Malgré les ratés de la campagne de Justin Trudeau, Andrew Scheer n’a pas été à la hauteur.

PHOTO ADRIAN WYLD, LA PRESSE CANADIENNE

Le leader de l’opposition officielle a annoncé sa démission jeudi dans un discours à la Chambre des communes.

Les résultats de son parti au Québec et en Ontario l’ont amplement démontré. Ils ont, en fait, confirmé ce que de nombreux conservateurs craignaient et prouvé que le chef était un obstacle au succès du parti.

Dinosaure…

Soyons honnêtes, il en a parfois eu l’air. On le pense même au sein de son propre parti.

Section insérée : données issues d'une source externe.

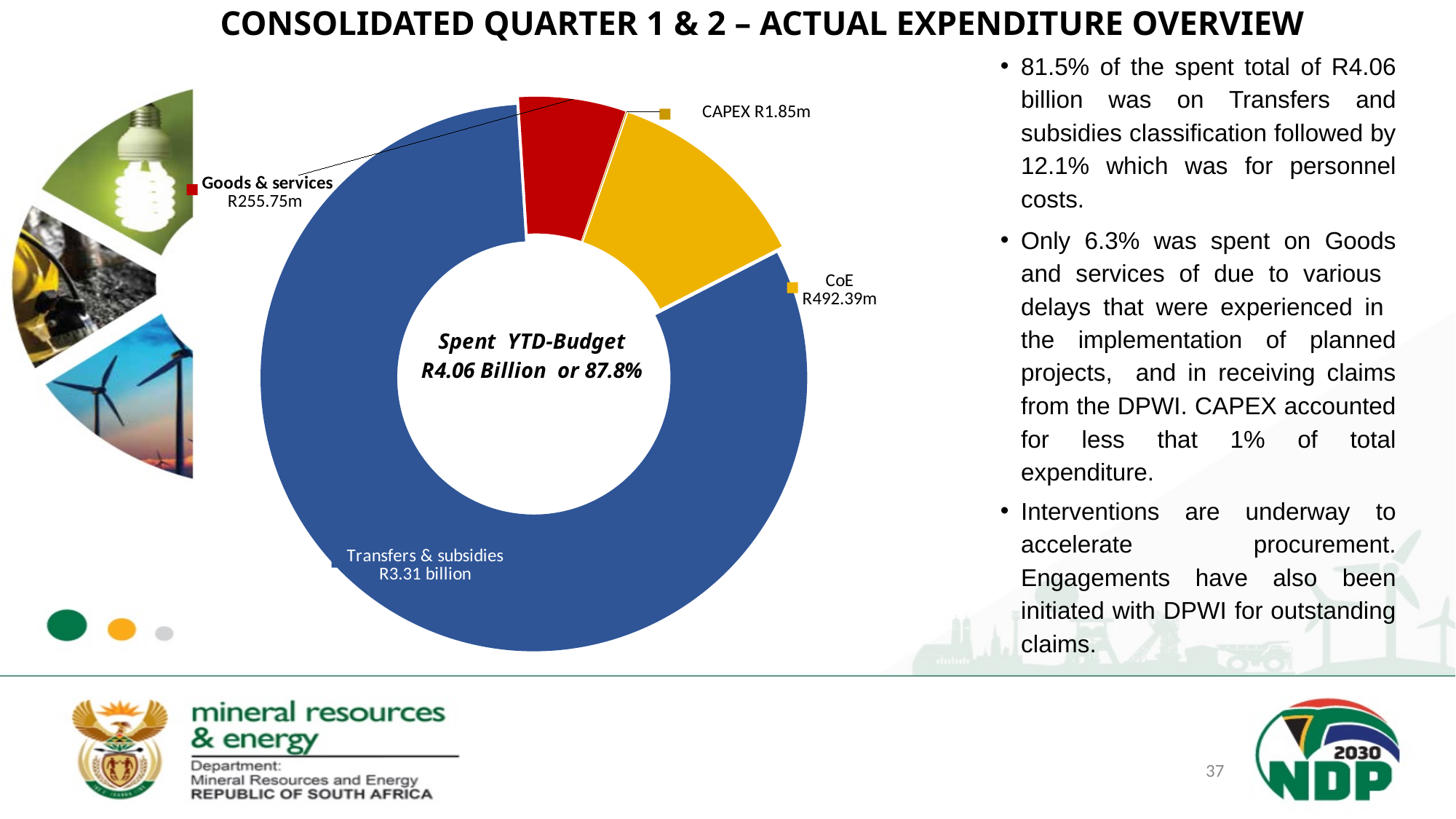
What kind of chart is shown on the slide? Pie (donut) chart What is the value shown for CoE in the chart? R492.39m How many categories are shown in the chart? 4 Which category has the smallest slice in the chart? CAPEX What colour is the Transfers & subsidies slice? Blue Which category has the largest slice in the chart? Transfers & subsidies What is the value shown for Goods & services in the chart? R255.75m What is the value shown for CAPEX in the chart? R1.85m What total spent amount is written in the centre of the chart? R4.06 Billion or 87.8% Which is larger, CoE or Goods & services? CoE What is the difference between the CoE value and the Goods & services value? R236.64m What is the value shown for Transfers & subsidies in the chart? R3.31 billion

Andrew Scheer a effarouché les conservateurs les plus modérés, notamment en raison de ses positions sur certaines questions sociales fondamentales, comme ses tergiversations au sujet de l’avortement, qui lui ont assurément fait mal au Québec. Son refus d’accorder à l’urgence climatique le sérieux qu’elle mérite a aussi eu, de toute évidence, un effet repoussoir.

On comprend d’ailleurs, ces jours-ci, alors que l’ancien ministre conservateur John Baird est en train de faire l’autopsie de la défaite conservatrice, que ce dernier ne sera pas tendre au sujet d’Andrew Scheer. La colère contre lui est palpable – et possiblement à la source des révélations d’hier au sujet de l’aide financière offerte par le parti pour payer les droits de scolarité de ses enfants – et légitime.

Le fait que le chef démissionnaire ait profité de son discours d’hier pour lancer un appel à l’unité est donc révélateur à la fois de son échec électoral et des défis qui attendent le prochain chef du parti.

Assurer la cohésion de la formation politique, née d’un grand compromis entre les progressistes-conservateurs et les réformistes de l’Ouest, devra être la priorité absolue du successeur d’Andrew Scheer.

Stephen Harper y était parvenu, mais après son départ, le ciment s’est fissuré.

Il y a fort à parier que l’enjeu sera au cœur de la prochaine course à la direction du parti.

Mais ça ne sera pas suffisant pour permettre à la formation politique de redorer son blason et de renouer avec la victoire. Elle est également mûre pour débattre des idées qu’elle souhaite défendre. Elle ne peut plus se permettre, par exemple, de garder la protection de l’environnement dans son angle mort. Un renouveau s’impose.

On devra aller plus loin que simplement promettre qu’un gouvernement conservateur « va vivre selon ses moyens et mettre plus d’argent dans vos poches », argument central de la campagne d’Andrew Scheer.

Précisons enfin que le prochain chef devra être en mesure d’exposer clairement les politiques du parti avec autant d’aisance en français qu’en anglais. Des élus québécois l’ont souligné hier. Ils ont raison.

Le successeur d’Andrew Scheer aura beau être plus modéré et plus charismatique, s’il n’est pas bilingue, on voit mal comment il pourrait espérer ravir les sièges québécois que les conservateurs convoitaient cette année. Ces gains potentiels risquent fort de faire partie des conditions gagnantes pour un retour au pouvoir du parti à l’issue du prochain scrutin.